The incomparable Toru Dutt

Our Casuarina Tree

LIKE a huge Python, winding round and round  
 The rugged trunk, indented deep with scars,  
 Up to its very summit near the stars,  
A creeper climbs, in whose embraces bound  
 No other tree could live. But gallantly         
The giant wears the scarf, and flowers are hung  
In crimson clusters all the boughs among,  
 Whereon all day are gathered bird and bee;  
And oft at nights the garden overflows  
With one sweet song that seems to have no close,          
Sung darkling from our tree, while men repose.  
 
When first my casement is wide open thrown  
 At dawn, my eyes delighted on it rest;  
 Sometimes, and most in winter,—on its crest  
A gray baboon sits statue-like alone         
 Watching the sunrise; while on lower boughs  
His puny offspring leap about and play;  
And far and near kokilas hail the day;  
 And to their pastures wend our sleepy cows;  
And in the shadow, on the broad tank cast          
By that hoar tree, so beautiful and vast,  
The water-lilies spring, like snow enmassed.  
 
But not because of its magnificence  
 Dear is the Casuarina to my soul:  
 Beneath it we have played; though years may roll,        
O sweet companions, loved with love intense,  
 For your sakes, shall the tree be ever dear.  
Blent with your images, it shall arise  
In memory, till the hot tears blind mine eyes!  
 What is that dirge-like murmur that I hear         
Like the sea breaking on a shingle-beach?  
It is the tree’s lament, an eerie speech,  
That haply to the unknown land may reach.  
 
Unknown, yet well-known to the eye of faith!  
 Ah, I have heard that wail far, far away         
 In distant lands, by many a sheltered bay,  
When slumbered in his cave the water-wraith  
 And the waves gently kissed the classic shore  
Of France or Italy, beneath the moon,  
When earth lay trancèd in a dreamless swoon:       
 And every time the music rose,—before  
Mine inner vision rose a form sublime,  
Thy form, O Tree, as in my happy prime  
I saw thee, in my own loved native clime.  
 
Therefore I fain would consecrate a lay        
 Unto thy honor, Tree, beloved of those  
 Who now in blessed sleep for aye repose,—  
Dearer than life to me, alas, were they!  
 Mayst thou be numbered when my days are done  
With deathless trees—like those in Borrowdale,         
Under whose awful branches lingered pale  
 “Fear, trembling Hope, and Death, the skeleton,  
And Time the shadow;” and though weak the verse  
That would thy beauty fain, oh, fain rehearse,  

May Love defend thee from Oblivion’s curse

Toru Dutt

I still remember the teacher who taught us the poem in class and I have saved the tattered old textbook from oblivion.
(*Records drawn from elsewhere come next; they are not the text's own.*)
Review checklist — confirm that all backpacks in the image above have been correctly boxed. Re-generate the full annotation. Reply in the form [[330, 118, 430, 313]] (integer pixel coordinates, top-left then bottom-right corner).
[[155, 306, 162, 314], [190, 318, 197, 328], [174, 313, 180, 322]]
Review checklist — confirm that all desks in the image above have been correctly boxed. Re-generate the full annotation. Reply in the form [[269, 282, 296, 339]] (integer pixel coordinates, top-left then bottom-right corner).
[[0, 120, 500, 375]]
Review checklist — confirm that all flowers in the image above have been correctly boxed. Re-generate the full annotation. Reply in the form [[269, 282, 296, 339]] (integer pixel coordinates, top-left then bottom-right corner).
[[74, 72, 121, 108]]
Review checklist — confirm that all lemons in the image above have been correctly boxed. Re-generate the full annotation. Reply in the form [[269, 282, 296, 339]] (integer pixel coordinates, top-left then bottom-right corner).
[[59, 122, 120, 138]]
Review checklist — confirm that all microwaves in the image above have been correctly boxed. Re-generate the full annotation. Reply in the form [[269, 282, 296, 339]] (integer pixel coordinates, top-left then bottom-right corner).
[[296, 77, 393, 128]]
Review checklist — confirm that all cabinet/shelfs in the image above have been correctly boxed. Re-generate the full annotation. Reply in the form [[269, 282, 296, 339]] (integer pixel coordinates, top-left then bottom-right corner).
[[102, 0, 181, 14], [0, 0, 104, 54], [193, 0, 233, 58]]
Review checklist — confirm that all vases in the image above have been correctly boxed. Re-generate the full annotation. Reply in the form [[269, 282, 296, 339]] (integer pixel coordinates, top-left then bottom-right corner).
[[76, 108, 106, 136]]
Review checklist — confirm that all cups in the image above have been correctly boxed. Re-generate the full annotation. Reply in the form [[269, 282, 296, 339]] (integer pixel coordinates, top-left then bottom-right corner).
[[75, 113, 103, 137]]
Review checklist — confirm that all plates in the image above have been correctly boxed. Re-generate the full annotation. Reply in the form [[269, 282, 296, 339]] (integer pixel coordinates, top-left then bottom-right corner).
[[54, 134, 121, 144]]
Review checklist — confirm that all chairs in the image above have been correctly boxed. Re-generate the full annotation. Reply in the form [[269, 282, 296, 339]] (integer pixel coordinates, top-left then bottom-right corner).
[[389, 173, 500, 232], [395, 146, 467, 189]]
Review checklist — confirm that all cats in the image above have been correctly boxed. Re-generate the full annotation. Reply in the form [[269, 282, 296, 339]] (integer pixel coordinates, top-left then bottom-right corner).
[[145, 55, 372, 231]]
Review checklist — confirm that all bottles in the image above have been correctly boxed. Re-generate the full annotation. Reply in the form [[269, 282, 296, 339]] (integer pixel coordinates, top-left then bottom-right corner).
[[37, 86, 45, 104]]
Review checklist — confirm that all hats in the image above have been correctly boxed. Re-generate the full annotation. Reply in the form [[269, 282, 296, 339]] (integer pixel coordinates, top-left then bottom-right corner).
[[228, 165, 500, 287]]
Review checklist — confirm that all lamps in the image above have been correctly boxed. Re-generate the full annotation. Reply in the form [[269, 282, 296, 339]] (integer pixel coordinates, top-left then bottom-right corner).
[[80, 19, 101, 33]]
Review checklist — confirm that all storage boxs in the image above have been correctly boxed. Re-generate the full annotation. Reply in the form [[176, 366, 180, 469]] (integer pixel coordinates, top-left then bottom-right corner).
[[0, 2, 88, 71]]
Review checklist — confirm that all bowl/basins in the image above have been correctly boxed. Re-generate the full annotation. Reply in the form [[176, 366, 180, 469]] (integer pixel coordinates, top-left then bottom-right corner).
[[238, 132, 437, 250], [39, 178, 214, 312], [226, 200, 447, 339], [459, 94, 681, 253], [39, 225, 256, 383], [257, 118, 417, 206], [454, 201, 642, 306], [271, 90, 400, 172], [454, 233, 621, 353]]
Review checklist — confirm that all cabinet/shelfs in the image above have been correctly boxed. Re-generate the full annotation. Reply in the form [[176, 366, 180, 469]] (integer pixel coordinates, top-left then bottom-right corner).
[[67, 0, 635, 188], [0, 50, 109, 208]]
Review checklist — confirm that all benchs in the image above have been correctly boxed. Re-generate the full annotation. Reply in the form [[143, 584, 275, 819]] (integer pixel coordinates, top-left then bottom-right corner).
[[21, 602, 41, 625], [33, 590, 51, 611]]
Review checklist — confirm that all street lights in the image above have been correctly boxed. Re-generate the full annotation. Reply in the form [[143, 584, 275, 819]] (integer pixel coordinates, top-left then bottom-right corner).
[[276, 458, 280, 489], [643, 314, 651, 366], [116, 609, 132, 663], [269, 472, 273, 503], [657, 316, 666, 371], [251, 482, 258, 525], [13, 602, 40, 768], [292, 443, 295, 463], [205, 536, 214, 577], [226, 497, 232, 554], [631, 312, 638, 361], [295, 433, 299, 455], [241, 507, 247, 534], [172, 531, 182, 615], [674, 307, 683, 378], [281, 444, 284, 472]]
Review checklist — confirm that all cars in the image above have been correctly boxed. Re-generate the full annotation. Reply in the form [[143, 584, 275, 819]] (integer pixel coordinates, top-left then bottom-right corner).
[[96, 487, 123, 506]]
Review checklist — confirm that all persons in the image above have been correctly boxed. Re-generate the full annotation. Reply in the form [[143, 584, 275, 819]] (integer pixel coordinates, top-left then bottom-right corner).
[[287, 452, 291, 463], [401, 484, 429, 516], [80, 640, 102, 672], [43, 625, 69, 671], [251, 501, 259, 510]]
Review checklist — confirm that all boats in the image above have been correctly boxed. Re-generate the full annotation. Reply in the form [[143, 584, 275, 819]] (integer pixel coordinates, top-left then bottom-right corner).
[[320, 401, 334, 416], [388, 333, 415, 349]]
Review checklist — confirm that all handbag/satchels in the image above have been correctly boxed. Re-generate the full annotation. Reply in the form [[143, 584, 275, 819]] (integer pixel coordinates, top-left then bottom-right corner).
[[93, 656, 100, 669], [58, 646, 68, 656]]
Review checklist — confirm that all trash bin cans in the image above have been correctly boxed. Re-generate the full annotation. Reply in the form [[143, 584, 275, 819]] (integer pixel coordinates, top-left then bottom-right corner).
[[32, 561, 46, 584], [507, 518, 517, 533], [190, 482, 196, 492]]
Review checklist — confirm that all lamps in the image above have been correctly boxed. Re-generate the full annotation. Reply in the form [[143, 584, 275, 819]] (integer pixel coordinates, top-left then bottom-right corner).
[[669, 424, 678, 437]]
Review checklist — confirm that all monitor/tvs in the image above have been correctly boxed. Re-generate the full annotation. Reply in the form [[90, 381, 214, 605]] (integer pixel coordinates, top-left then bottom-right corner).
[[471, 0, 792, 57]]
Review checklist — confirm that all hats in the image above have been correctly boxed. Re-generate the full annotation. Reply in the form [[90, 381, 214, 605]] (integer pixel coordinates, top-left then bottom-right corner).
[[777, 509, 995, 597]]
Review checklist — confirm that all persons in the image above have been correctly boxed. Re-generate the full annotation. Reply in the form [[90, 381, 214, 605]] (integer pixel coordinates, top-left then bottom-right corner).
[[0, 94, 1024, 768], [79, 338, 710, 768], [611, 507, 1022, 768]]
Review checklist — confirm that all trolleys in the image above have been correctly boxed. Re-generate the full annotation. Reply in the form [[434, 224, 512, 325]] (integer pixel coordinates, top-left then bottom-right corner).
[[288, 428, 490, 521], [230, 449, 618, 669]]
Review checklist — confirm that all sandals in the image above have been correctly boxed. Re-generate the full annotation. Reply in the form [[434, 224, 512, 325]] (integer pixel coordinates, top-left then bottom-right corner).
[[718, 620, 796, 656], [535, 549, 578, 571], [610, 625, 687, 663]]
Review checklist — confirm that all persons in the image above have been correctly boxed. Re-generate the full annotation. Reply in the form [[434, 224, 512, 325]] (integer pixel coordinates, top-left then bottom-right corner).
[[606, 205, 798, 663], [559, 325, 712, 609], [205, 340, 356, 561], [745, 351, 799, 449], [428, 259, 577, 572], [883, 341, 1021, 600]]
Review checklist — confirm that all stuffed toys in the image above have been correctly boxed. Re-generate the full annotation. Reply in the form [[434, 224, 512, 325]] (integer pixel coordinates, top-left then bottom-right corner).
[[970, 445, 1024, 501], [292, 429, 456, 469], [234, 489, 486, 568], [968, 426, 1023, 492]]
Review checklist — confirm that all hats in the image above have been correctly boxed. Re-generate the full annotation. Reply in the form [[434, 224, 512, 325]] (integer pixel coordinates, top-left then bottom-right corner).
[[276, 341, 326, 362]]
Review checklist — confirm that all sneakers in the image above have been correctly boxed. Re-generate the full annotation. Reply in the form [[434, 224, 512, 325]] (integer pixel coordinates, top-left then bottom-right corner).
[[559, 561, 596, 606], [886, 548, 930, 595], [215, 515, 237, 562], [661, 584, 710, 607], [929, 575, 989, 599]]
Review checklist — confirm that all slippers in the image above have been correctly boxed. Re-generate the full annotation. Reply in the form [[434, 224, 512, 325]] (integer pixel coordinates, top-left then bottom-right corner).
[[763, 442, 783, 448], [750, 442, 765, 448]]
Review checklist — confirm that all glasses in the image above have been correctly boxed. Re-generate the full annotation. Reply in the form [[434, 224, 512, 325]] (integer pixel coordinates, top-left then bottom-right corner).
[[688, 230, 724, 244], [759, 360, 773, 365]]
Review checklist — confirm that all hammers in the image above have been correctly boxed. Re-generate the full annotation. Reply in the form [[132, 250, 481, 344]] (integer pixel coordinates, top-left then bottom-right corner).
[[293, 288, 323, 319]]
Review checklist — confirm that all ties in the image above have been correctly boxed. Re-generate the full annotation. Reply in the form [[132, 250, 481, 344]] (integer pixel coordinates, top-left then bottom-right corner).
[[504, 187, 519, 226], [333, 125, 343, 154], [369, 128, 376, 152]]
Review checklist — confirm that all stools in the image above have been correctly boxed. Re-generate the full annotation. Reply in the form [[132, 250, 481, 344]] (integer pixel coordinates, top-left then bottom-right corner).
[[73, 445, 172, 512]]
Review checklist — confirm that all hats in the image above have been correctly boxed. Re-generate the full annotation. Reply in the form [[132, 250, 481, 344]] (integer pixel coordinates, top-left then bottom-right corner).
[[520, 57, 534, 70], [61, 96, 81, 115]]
It somehow seems odd to call a literature book a “textbook” because they were always about escape for me. While people slept when Hound of Baskervilles was taught, I came alive. So much so that years later when I saw the entire collected works of Toru Dutt on my first visit to the university library, I instantly checked it out. Exams loomed but I couldn’t leave the book after finding it. You know one of those moments in life when you just have to go for it? This felt like that. And I am a big believer in serendipity! My mind reasoned that her books aren’t easily available so this was the logical next step. (Yes, I know my fear that someone would come looking for her work in the science section was unreasonable, and if I didn’t take it when the opportunity presented itself, I would never get it again.) I devoured the two novels in it, and returned the book unable to read much else. I vowed to come back to it again. Years later I am yet to go back.

2 thoughts on “The incomparable Toru Dutt

  1. Finally ! It is such a BEAUTIFUL poem.You know I nearly wrote how the poem moved me, then thought it would be too much and just let the poem be. She is absolutely brilliant isn't she? Thanks for the comment. See you around.